Daha önce okuduğum fakat dikkatimi veremediğim için pek etkilenmemiştim, yanlışlıkla tekrar elime geçen bu kitabı daha ilk sayfasında derin duygular yaşattığını söylersem fazladan bir cümle söylemiş olmam, eşi Hatice erbaş'a ithafen yazılmıştır, Hatice hanım 2015 de rahmet ettikten 1 yıl sonra yayımlanmıştır. sevdiğini kaybetmeyi ve o gittikten sonra nasıl da yanlız kaldığını en derin acılarla kitabına yansıtmış.
öyle ki, ilk defa bir kitap beni ağlattı...

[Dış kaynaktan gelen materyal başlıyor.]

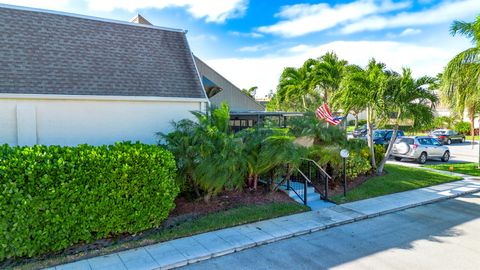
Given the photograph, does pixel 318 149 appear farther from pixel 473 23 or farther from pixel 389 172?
pixel 473 23

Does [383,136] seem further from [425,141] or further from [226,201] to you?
[226,201]

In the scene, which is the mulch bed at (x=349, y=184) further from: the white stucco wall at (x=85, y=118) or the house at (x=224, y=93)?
the house at (x=224, y=93)

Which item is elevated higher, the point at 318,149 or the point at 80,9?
the point at 80,9

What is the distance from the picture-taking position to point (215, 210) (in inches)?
279

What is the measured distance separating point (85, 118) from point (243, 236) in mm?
5226

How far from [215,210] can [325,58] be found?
1716 centimetres

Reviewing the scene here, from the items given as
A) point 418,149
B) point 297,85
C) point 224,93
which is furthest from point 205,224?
point 297,85

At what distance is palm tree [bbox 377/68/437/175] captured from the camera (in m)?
10.6

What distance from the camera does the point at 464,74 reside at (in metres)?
12.2

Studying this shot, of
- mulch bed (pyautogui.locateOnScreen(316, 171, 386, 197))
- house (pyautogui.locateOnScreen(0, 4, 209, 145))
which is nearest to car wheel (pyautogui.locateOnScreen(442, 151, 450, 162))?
mulch bed (pyautogui.locateOnScreen(316, 171, 386, 197))

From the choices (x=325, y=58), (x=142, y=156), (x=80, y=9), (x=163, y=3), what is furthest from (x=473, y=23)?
(x=80, y=9)

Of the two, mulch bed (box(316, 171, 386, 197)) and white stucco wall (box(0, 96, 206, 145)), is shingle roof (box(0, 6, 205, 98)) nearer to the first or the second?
white stucco wall (box(0, 96, 206, 145))

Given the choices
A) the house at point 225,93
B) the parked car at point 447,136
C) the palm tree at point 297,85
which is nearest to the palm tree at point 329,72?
the palm tree at point 297,85

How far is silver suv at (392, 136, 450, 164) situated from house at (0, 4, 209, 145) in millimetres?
12759
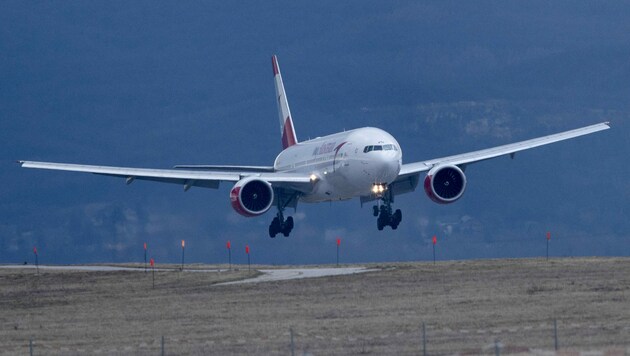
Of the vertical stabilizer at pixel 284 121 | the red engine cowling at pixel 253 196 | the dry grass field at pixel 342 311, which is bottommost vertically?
the dry grass field at pixel 342 311

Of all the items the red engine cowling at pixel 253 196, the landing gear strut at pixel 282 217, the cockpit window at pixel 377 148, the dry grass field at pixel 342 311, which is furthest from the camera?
the landing gear strut at pixel 282 217

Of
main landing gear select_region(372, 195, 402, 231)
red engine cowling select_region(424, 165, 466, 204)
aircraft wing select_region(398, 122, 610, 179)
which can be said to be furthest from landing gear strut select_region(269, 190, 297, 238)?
red engine cowling select_region(424, 165, 466, 204)

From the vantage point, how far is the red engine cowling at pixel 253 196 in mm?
77625

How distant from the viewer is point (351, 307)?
5297cm

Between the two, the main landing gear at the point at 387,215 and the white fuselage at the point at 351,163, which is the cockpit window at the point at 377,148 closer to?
the white fuselage at the point at 351,163

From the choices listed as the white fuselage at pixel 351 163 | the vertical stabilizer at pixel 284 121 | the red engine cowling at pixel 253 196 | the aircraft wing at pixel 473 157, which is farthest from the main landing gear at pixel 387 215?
the vertical stabilizer at pixel 284 121

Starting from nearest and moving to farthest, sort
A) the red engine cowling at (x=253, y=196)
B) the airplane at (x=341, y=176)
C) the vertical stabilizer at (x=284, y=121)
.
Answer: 1. the airplane at (x=341, y=176)
2. the red engine cowling at (x=253, y=196)
3. the vertical stabilizer at (x=284, y=121)

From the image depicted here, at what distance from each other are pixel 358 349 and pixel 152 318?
13626mm

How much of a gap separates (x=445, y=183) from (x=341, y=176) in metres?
5.60

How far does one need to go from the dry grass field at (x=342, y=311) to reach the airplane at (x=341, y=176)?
560 cm

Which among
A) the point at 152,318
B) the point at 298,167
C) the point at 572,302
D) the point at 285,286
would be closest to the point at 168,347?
the point at 152,318

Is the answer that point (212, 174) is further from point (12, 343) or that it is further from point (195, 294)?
point (12, 343)

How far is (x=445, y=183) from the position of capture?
77.8 m

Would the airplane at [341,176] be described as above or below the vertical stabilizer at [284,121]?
below
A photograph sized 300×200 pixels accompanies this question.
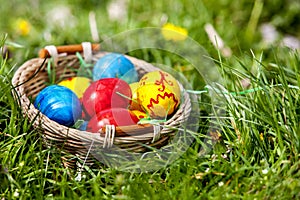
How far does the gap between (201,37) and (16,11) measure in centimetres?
165

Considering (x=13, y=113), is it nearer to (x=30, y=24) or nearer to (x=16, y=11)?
(x=30, y=24)

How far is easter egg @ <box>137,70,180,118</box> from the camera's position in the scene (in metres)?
2.19

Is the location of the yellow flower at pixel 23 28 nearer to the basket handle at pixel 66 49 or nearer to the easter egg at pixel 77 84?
the basket handle at pixel 66 49

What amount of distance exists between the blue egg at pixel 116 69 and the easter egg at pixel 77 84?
0.07m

(Fon müzik eşliğinde çok daha anlamlı oluyor kitap)
Beni etkileyen en derin şiiri;
"Tuhaf bir adam oldum
kendimle konuşuyorum evin içinde
biraz da şu koltuğa oturayım, diyorum.
perdeleri ne kadar zamanda yıkardın, diyorum.
Bir gün olsun açık bırakmıyorum yatağımızı
el ayak değmeyen yerler nasıl tozlanıyor böyle
merak etme mutfağı tertemiz ettim
terlikler senin istediğin gibi duruyor
çamaşır ipini silmeden asmıyorum çamaşırları
bir kahve yapayım diyorum, iki fincan koyuyorum
süt hazırlıyorum sana sessizlikten mi nedir ?
bütün bunları yüksek sesle söylüyorum
insan başka nasıl katlanır ölüme bilmiyorum..."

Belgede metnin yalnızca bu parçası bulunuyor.